Wellness

New oral minoxidil formula shows four times hair regrowth in trials.

A new formulation of a hair-growth medication is promising dramatic results, with trial data indicating up to four times the regrowth seen with older treatments. Based in Connecticut, the company Veradermics has engineered an extended-release oral version of minoxidil designed to release twice the standard amount of the active ingredient over a 12-hour period.

The study, which monitored more than 500 men over a six-month duration, revealed significant differences between the experimental drug and a placebo. Participants taking the new medication once or twice daily gained between 30 and 33 additional hairs per square centimeter of scalp. In contrast, men in the control group who received an inactive substance saw only a seven-hair increase during the same timeframe.

Beyond the raw numbers, the visual impact was substantial. Between 79 and 86 percent of men using the experimental drug reported visible improvements, compared to just 35 percent of those on the placebo. Furthermore, researchers noted that these positive changes appeared as early as two months after beginning the regimen.

Dr. Michael Gold, a dermatologist who served as an investigator in the trial, highlighted the historical context of these findings. He noted that the field has long relied on a cardiology drug adapted for hair loss without a formulation specifically intended for patients. "VDPHL01 is the first oral minoxidil formulation developed specifically for pattern hair loss, and now the first to generate positive Phase 3 results of efficacy and safety," Gold stated.

This development could mark a major shift for Americans facing thinning hair. Statistics show that roughly 40 percent of men experience hair loss by age 40, and nearly all men will face it at some point. For women, the lifetime prevalence is approximately one-third. Consequently, the market for solutions like supplements and surgeries is massive, with Americans spending an estimated $3.5 billion annually on treatments that doctors say can slow the process.

Current options are limited and often require strict medical oversight. The FDA currently approves oral minoxidil only in doses up to 5 milligrams, with most men starting at 1 milligram and gradually increasing. While hair transplants and the drug finasteride are also used, the new pill VDPHL01 contains 8.5 milligrams of minoxidil in an extended-release format.

The potential regulatory impact of this new drug is significant. Veradermics suggests that if successful, VDPHL01 could become the first FDA-approved oral pill for hair loss in nearly 30 years. However, the path forward involves navigating existing regulations and ensuring safety, as higher doses of minoxidil present different considerations than those currently on the market.

Regulatory warnings now indicate that every 1mg increase in dosage raises cardiovascular risks by five percent. This specific rise correlates with dangerous side effects like irregular heartbeats or dangerously high blood pressure.

A 2020 study involving thirty Thai men taking 5mg of minoxidil for six months showed a gain of 35.9 hairs per square centimeter. Veradermics stated their drug remained generally well tolerated with no recorded serious cardiac events or treatment-related reactions.

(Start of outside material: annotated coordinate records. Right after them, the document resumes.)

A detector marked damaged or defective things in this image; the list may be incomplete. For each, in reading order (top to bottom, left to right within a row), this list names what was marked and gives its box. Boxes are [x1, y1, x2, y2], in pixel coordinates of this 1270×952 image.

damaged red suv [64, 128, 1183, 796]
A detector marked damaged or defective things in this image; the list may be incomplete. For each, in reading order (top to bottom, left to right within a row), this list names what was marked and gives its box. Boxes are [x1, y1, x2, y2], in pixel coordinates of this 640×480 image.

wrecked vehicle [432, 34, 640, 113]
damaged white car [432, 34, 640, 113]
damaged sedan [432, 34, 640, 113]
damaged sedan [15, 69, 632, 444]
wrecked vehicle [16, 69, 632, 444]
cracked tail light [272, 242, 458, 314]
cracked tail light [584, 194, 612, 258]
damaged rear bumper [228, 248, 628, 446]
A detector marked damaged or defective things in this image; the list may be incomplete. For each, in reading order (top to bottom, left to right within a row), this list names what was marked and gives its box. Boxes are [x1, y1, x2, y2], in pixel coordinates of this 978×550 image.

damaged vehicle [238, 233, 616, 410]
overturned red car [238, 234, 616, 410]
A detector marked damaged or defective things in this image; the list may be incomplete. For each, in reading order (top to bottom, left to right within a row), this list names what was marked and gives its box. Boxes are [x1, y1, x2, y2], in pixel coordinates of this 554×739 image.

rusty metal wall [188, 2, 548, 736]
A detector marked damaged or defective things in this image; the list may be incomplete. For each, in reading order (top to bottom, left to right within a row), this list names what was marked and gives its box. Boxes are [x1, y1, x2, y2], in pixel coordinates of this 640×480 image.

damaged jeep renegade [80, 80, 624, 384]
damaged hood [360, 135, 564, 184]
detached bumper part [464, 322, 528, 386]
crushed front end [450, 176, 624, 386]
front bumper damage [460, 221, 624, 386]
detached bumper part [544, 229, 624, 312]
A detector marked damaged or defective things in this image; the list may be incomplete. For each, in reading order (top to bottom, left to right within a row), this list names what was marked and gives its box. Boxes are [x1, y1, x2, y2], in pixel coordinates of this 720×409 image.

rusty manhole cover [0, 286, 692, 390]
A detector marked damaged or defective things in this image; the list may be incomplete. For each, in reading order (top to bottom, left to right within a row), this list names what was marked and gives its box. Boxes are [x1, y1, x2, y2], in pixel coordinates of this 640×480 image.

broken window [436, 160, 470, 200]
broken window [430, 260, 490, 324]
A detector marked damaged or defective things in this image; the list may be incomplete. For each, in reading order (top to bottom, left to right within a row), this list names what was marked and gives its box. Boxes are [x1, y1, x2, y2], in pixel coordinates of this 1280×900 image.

Overall, approximately 40 percent of patients in both experimental and placebo groups experienced at least one adverse event. About 5 percent of those receiving the experimental minoxidil developed peripheral edema, causing swelling in legs, ankles, feet, or hands.

A similar 5 percent of patients also suffered from hypertrichosis, resulting in unwanted hair growth on areas beyond the scalp. Four of the 346 patients in the experimental group discontinued use entirely due to these specific side effects.

Current prescription labels warn that 7 percent of patients experience edema, while 80 percent face hypertrichosis within three to six weeks. Minoxidil functions by relaxing blood vessels to boost nutrient and oxygen supply to follicles, triggering hair regrowth.

More than 80 percent of men using the drug reported noticeable improvement in hair loss. Veradermics believes these results could make the new drug the first FDA-approved oral pill in nearly thirty years.

Phase 3 trials and subsequent FDA approval are still required before VDPHL01 reaches pharmacy shelves. The company has not disclosed potential pricing for this new treatment option.

Dr. Maryanne Senna, a dermatologist on Veradermics' scientific advisory board, noted the drug's transformative potential. She stated that an oral therapy improving hair loss for nearly 80 percent of patients sits in a familiar class for dermatologists.

She further argued that such a treatment has the capacity to transform the entire landscape for male pattern hair loss. Veradermics claims this could serve as a best-in-indication option for fifty million men suffering from pattern hair loss.